-- BEGIN GIVEN RECORDS --
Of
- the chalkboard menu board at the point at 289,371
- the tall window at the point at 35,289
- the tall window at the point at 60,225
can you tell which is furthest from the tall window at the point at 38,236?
-- END GIVEN RECORDS --
GIVEN TASK: Write out every line of the records above verbatim, with no changes to wording, numbers, or punctuation.

PROBLEM SOLUTION:
Of
- the chalkboard menu board at the point at 289,371
- the tall window at the point at 35,289
- the tall window at the point at 60,225
can you tell which is furthest from the tall window at the point at 38,236?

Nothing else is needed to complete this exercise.